Charles de Gaulle, Mémoires de guerre – L’Appel : 1940-1942 (tome I), 1954

affiche De Gaulle MJS Sarkozy

 Dupont-Aignan demeure sans doute l’homme politique qui incarne le mieux cette vision de la France, même s’il se concentre davantage sur l’indépendance/la souveraineté que sur la grandeur. Florian Philippot se situe relativement proche de cette doctrine, tout en ayant assimilé le discours anti-élites et anti-immigration du FN. Sans être un grand partisan du multiculturalisme, De Gaulle, de par son patriotisme très 14-18, était éloigné de l’extrême-droite confondant amour de la Nation et haine des autres, et qui se résumait alors à peu de forces. Sans doute M. Philippot a-t-il confondu français et franchouillard, tout en restant un cas unique au Front National de par sa modération et son parcours académique (prouvant au passage que le FN a un cerveau mais qu’ils sont beaucoup à se le partager).

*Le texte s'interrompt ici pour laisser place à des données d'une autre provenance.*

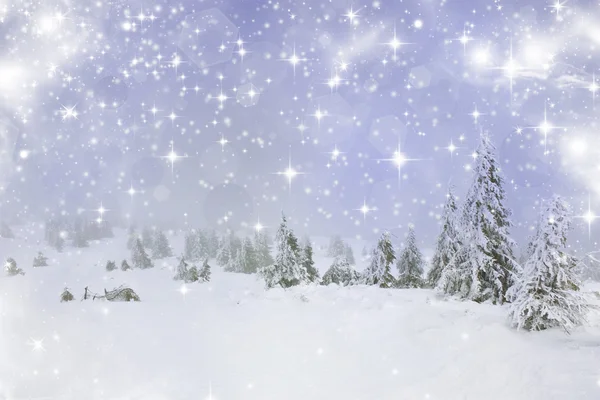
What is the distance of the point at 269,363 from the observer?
31.3 feet

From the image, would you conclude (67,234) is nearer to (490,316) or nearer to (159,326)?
(159,326)

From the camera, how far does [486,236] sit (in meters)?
15.1

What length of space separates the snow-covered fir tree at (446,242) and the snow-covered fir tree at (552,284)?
9.64 meters

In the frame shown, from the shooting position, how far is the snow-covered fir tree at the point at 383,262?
2455 centimetres

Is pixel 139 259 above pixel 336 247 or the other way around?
the other way around

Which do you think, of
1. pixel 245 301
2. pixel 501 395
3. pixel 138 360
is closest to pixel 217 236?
pixel 245 301

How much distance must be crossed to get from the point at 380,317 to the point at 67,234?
10980 cm

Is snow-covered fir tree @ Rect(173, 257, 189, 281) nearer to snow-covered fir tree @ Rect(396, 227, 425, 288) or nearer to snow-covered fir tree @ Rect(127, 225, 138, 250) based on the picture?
snow-covered fir tree @ Rect(396, 227, 425, 288)

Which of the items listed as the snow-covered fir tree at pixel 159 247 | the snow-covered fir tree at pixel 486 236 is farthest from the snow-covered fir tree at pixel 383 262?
the snow-covered fir tree at pixel 159 247

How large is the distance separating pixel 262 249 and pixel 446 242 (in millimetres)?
46244

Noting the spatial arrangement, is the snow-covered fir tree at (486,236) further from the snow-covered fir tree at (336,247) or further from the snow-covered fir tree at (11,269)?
the snow-covered fir tree at (336,247)

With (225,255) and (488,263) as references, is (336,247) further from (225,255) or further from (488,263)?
(488,263)

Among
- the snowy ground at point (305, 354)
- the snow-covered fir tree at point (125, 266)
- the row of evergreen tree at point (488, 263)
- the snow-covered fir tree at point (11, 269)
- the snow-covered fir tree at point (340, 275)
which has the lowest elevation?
the snow-covered fir tree at point (125, 266)

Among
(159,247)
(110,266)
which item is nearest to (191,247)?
(159,247)
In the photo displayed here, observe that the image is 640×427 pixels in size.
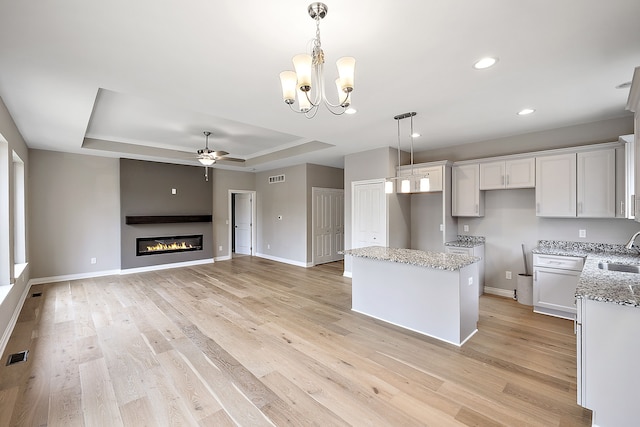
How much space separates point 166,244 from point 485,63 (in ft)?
24.2

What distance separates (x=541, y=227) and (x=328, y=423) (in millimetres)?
4320

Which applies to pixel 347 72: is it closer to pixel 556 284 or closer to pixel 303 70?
pixel 303 70

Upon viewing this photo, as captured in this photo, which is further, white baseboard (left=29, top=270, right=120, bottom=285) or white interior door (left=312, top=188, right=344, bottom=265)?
white interior door (left=312, top=188, right=344, bottom=265)

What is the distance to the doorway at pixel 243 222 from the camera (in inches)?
351

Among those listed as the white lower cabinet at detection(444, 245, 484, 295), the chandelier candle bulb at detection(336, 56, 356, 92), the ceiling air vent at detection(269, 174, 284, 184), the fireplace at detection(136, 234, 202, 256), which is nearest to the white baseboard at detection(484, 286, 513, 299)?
the white lower cabinet at detection(444, 245, 484, 295)

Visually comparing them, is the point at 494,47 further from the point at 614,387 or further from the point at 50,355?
the point at 50,355

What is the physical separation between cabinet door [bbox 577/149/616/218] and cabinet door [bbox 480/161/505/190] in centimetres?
90

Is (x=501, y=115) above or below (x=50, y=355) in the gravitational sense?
above

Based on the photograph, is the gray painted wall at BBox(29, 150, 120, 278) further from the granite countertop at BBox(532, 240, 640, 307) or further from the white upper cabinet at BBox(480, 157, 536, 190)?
the granite countertop at BBox(532, 240, 640, 307)

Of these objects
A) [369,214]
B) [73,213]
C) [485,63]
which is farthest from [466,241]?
[73,213]

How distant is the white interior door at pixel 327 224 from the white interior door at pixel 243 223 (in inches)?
99.6

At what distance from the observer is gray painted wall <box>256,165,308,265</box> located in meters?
7.36

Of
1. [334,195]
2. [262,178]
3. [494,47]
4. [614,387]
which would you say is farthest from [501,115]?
[262,178]

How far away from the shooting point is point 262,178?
8664 mm
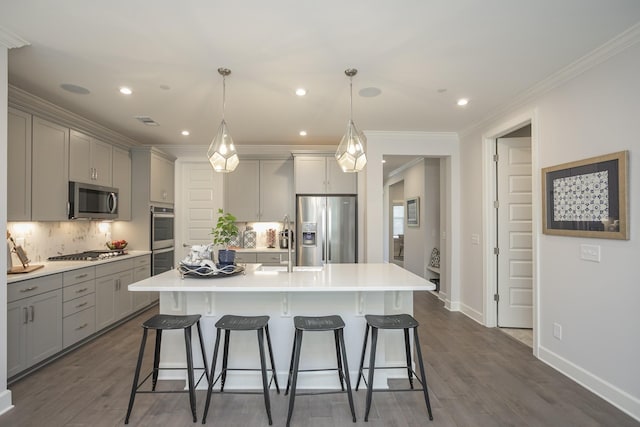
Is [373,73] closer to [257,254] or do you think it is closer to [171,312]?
[171,312]

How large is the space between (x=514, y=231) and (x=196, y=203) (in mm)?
4768

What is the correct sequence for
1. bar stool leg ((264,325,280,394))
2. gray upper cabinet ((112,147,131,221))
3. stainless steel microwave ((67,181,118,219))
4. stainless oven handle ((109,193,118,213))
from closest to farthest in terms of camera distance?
bar stool leg ((264,325,280,394)) < stainless steel microwave ((67,181,118,219)) < stainless oven handle ((109,193,118,213)) < gray upper cabinet ((112,147,131,221))

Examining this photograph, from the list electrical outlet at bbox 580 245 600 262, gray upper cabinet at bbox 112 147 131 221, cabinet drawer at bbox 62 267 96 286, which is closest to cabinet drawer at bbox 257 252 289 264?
gray upper cabinet at bbox 112 147 131 221

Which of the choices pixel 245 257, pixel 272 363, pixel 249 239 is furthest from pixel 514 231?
pixel 249 239

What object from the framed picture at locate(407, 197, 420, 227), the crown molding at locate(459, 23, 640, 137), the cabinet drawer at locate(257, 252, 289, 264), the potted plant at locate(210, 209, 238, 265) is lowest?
the cabinet drawer at locate(257, 252, 289, 264)

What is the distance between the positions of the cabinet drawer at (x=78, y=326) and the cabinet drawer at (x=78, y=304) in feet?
0.13

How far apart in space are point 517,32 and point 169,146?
5.09 metres

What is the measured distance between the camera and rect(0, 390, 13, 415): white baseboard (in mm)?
2221

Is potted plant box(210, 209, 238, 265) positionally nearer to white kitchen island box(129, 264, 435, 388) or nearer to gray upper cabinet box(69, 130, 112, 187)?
white kitchen island box(129, 264, 435, 388)

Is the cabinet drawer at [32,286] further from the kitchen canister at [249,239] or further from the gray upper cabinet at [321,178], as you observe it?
the gray upper cabinet at [321,178]

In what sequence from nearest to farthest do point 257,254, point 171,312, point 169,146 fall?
point 171,312 → point 257,254 → point 169,146

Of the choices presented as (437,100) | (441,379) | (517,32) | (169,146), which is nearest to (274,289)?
(441,379)

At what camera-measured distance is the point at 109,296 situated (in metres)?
3.81

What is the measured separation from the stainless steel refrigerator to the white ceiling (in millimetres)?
1578
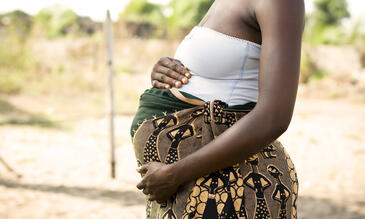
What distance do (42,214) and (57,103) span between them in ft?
22.4

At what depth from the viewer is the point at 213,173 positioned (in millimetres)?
1203

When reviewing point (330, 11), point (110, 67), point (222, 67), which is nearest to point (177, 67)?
point (222, 67)

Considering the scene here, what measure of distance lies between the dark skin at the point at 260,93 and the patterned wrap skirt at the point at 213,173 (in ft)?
0.17

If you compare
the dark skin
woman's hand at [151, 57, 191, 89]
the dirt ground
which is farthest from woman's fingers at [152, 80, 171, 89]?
the dirt ground

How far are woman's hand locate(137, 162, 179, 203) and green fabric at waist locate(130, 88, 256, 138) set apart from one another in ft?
0.53

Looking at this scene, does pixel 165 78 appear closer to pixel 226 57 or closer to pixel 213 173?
pixel 226 57

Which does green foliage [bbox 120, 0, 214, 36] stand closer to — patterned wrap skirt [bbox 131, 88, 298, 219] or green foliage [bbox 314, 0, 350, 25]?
patterned wrap skirt [bbox 131, 88, 298, 219]

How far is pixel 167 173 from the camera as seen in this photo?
1182mm

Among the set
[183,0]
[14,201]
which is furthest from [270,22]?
[183,0]

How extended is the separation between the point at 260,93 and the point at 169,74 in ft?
1.13

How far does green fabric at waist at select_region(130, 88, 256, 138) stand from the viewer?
4.17ft

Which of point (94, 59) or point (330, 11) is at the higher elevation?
point (330, 11)

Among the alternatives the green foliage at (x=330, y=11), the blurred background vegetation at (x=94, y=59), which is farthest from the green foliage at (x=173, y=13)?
the green foliage at (x=330, y=11)

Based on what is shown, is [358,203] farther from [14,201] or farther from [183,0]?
[183,0]
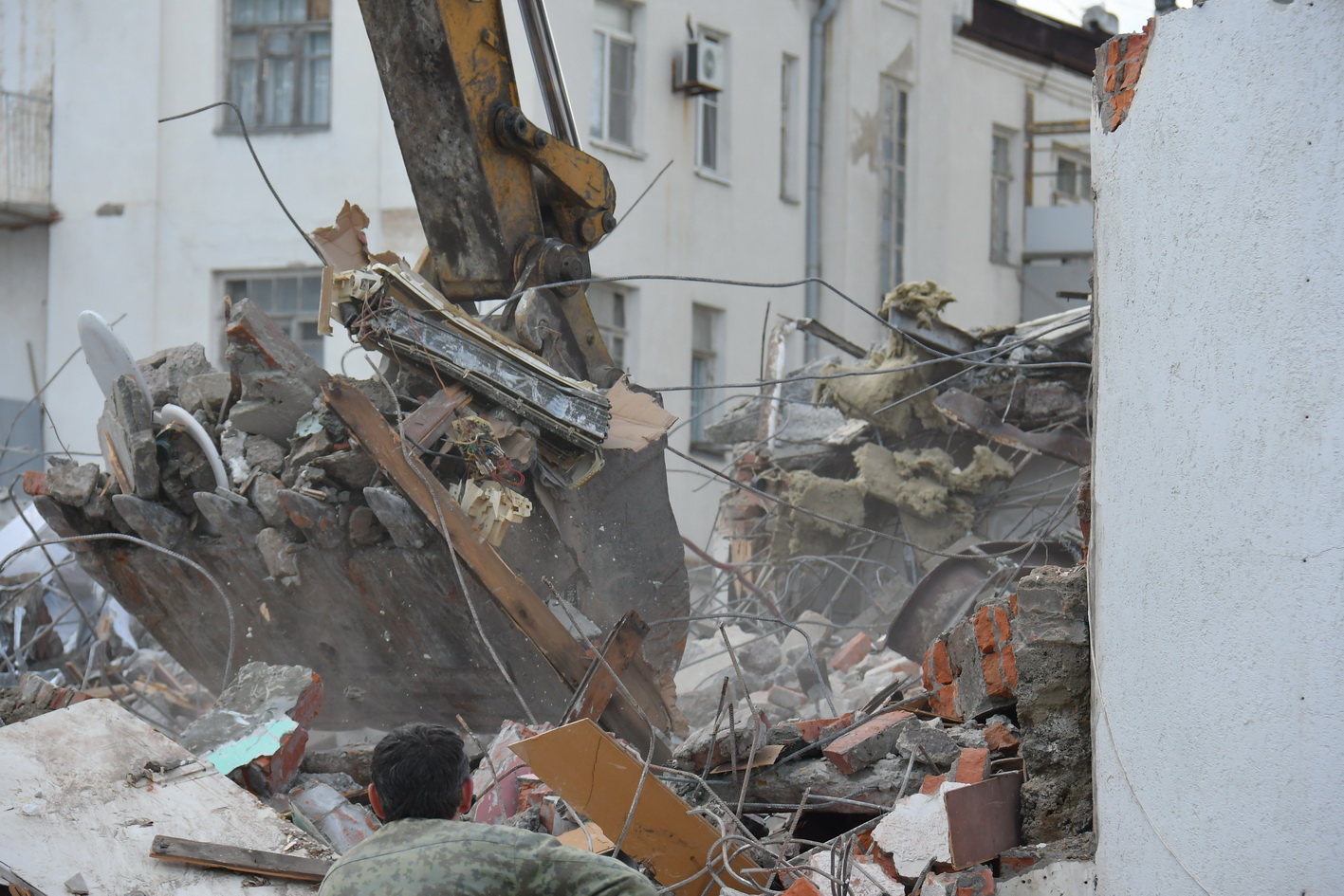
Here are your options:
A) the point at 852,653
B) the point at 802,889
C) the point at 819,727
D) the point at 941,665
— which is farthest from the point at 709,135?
the point at 802,889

Si De Gaulle a autant de succès parmi les politiciens aujourd’hui, même parmi les générations nées bien après sa fin, c’est sans doute à cause de son caractère rassembleur et plébiscitaire que beaucoup envient et donc beaucoup auraient besoin. Les 55% de la présidentielle de 1965 font rêver, et que dire des 79% de 1958 ! D’où la posture gaullienne que tente actuellement de prendre Sarkozy, tentant de réitérer le retour de 1958, et oubliant au passage que peu se sont précipités pour rattraper De Gaulle après sa démission en 1946, et que l’homme du 18 Juin a dû attendre 12 ans pour revenir. Sarkozy pouvait-il espérer qu’un Président dégagé par le suffrage universel à la suite d’un mandat (très) mauvais revienne après 2 ans soutenu par un peuple en liesse, sans solution ni renouveau ? C’est oublier surtout que tout revêtait sous De Gaulle un caractère exceptionnel: l’homme, la situation, les solutions, … On ne trouve dans les générations suivantes aucun exemple qui puisse égaler le charisme et le lien spécial qui reliait De Gaulle au peuple, et surtout pas maintenant. C’est Alain Juppé qui semble à présent la figure la plus consensuelle, c’est dire le déclin. Les crises institutionnelles et politiques de l’époque nécessitaient une autorité hautement légitime, alors que la crise économique actuelle ne peut se résoudre aussi « simplement ».

La chienlit c'est lui !

Affiche de l’atelier des beaux-arts en Mai 68

De Gaulle il ne reste presque rien, si ce n’est un symbole, un modèle, une vision, et surtout une constitution. Chaque Président de la République tente d’atteindre une posture de chef d’Etat consensuel et au-dessus des partis, tout en ayant d’importantes responsabilités gouvernementales, des problèmes peu glorieux à régler de manière peu glorieuse et un parti dans le dos. C’est peut-être Mitterrand qui a depuis le mieux incarné cette monarchie républicaine. Mais après le Président qui pouvait tout, nous avons eu un Président qui ne voulait rien, un qui voulait tout et un qui ne peut rien. Quant à l’image, le Président sans parapluie succède à celui qui tâtait le cul des vaches et celui qui ne prenait pas ses cachets. Toutefois, que le gaullisme soit aujourd’hui davantage une représentation qu’une réalité politique n’est pas plus mal : la vision de la France que véhiculait De Gaulle, très lyrique et héritée de Clovis, ne correspond plus à la réalité d’une France bien plus diverse et intégrée à l’Europe, et ne pouvait convenir qu’à lui. L’aspect monarchique dont il a doté la Ve République et le volume de prérogatives dont est muni le Président de la République en régime parlementaire donne des airs anachroniques à la démocratie française. Le temps de l’ORTF n’est plus, malgré certains discours en noir et blanc.